The South half of the CESR tunnel would contain undulators and would reuse the current facilities of CHESS. Additionally, new user areas could be created in the North section of CESR (at the top of the figure) and in straight sections of the linac tunnel. The location of the linac at a hillside is chosen in such a way that no existing building foundations interfere and that X-ray beam lines with easy access can be added between the linac and CESR. A return arc is also shown which connects the arcs so that electrons can return to the linacs after acceleration without passing through CESR. This connection has been chosen so that the ERL could be built and commissioned while CESR is still used as a storage ring x-ray source. Another advantage of this upgrade plan is that most of the CESR tunnel is reused, which creates space for a large number of insertion devices.

The tunnel extension shown in the figure above has a section of 250 m with two linacs side by side. A sketch of a possible tunnel cross-section is shown in the adjacent figure. A straight tunnel housing two linacs, reduces tunnel cost as well as the required length of cryogenic lines and cables. The tunnel is laid out longer than required for the two linacs, so that an extension of the facility by extra undulators or by a Free Electron Laser can upgrade the facility at a later time.

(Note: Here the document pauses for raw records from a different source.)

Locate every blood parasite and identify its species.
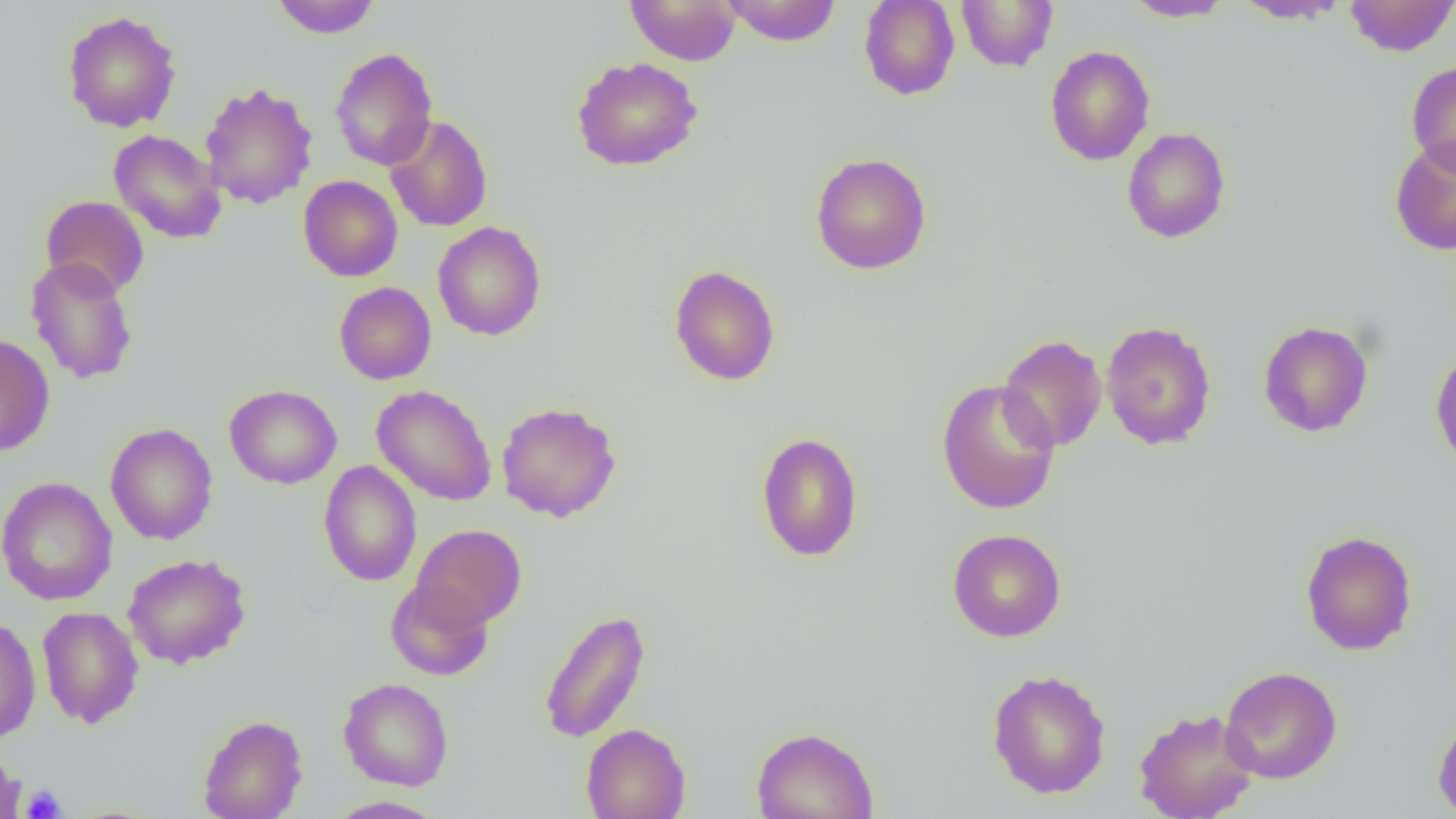
No blood parasites observed.

slide_level_diagnosis: no evidence of blood parasites
field_of_view: single
modality: light microscopy
uninfected_red_blood_cell_locations: 'approximate bounding boxes as (x1, y1, x2, y2) in pixels: (271, 0, 382, 38), (625, 0, 741, 65), (721, 0, 842, 46), (858, 0, 960, 101), (957, 0, 1059, 72), (1124, 0, 1235, 22), (1232, 0, 1350, 24), (1344, 0, 1456, 56), (62, 10, 182, 133), (1044, 46, 1155, 166), (330, 47, 438, 172), (570, 56, 703, 172), (1406, 61, 1456, 175), (199, 82, 319, 209), (384, 115, 493, 232), (1122, 127, 1231, 244), (108, 129, 227, 244), (1389, 137, 1456, 255), (810, 152, 932, 275), (298, 175, 403, 282), (40, 195, 149, 299), (432, 221, 547, 341), (25, 255, 139, 386), (669, 264, 780, 386), (334, 282, 436, 385), (1101, 320, 1217, 451), (1258, 320, 1373, 437), (0, 334, 55, 457), (997, 334, 1108, 452), (1431, 348, 1456, 472), (936, 378, 1061, 515), (224, 384, 342, 489), (372, 385, 497, 507), (496, 401, 622, 523), (105, 423, 218, 545), (755, 431, 864, 562), (318, 460, 422, 587), (0, 476, 118, 606), (411, 524, 526, 629), (947, 528, 1067, 642), (1299, 530, 1417, 655), (122, 553, 251, 669), (385, 578, 494, 681), (36, 606, 144, 728), (538, 608, 651, 744), (0, 614, 41, 744), (1220, 666, 1341, 784), (987, 669, 1111, 799), (338, 677, 454, 791), (1134, 707, 1259, 819), (198, 714, 307, 819), (1432, 715, 1456, 818), (580, 723, 691, 819), (750, 726, 879, 819), (0, 750, 25, 819), (326, 795, 445, 818)'
magnification: 1000x
preparation: thin blood smear
image_size: 1456×819 pixels
platelet_locations: 'approximate bounding boxes as (x1, y1, x2, y2) in pixels: (20, 784, 67, 819)'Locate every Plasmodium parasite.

Want to learn more? This PDF file has more details.

The components that were prototyped of this hard-x-ray ERL are now being used in the construction of CBETA.

Photoinjector and Main Linac

The ERL injector will produce 100 mA low-emittance beams.

The ERL is a single-pass machine which means the low-emittance beams must be produced at injection and not through synchrotron radiation damping. This puts demanding requirements on the electron gun used in the ERL. The injector will be a DC photoemission electron gun and will provide high-current, low-emittance electron beams.

The ERL photoinjector has been optimized in simulations and is now being constructed on-site at Wilson Laboratory. The ERL injection system also involves five superconducting niobium cavities to accelerate the beam from 500 keV to 15 MeV. This complete high-power SRF linac has been optimized and fabricated at Cornell. Similarly, the complete main SRF linac of the ERL was designed and constructed at Cornell.

Particle Dynamics Simulations

The beam current in the ERL is limited by an unstable increase of ElectroMagnetic (EM) fields in the linac cavities. This is called the beam breakup (BBU) instability and is being studied here at Cornell. Theoretical and simulation studies of the BBU in the ERL are being developed, including the effects of a feedback system.

Other electromagnetic fields exert nonlinear forces on the beam. These fields come from a variety of sources including the individual bunch particles (space charge), the synchrotron radiation from one part of the bunch shining on another part (coherent synchrotron radiation), and the fields excited in the RF cavity (wake fields). All of these EM fields cause the small emittance of the electron bunches to be increased beyond a useful size for a high-brightness x-ray source. Mitigation techniques of these disrupting EM fields are being studied in simulations at Cornell.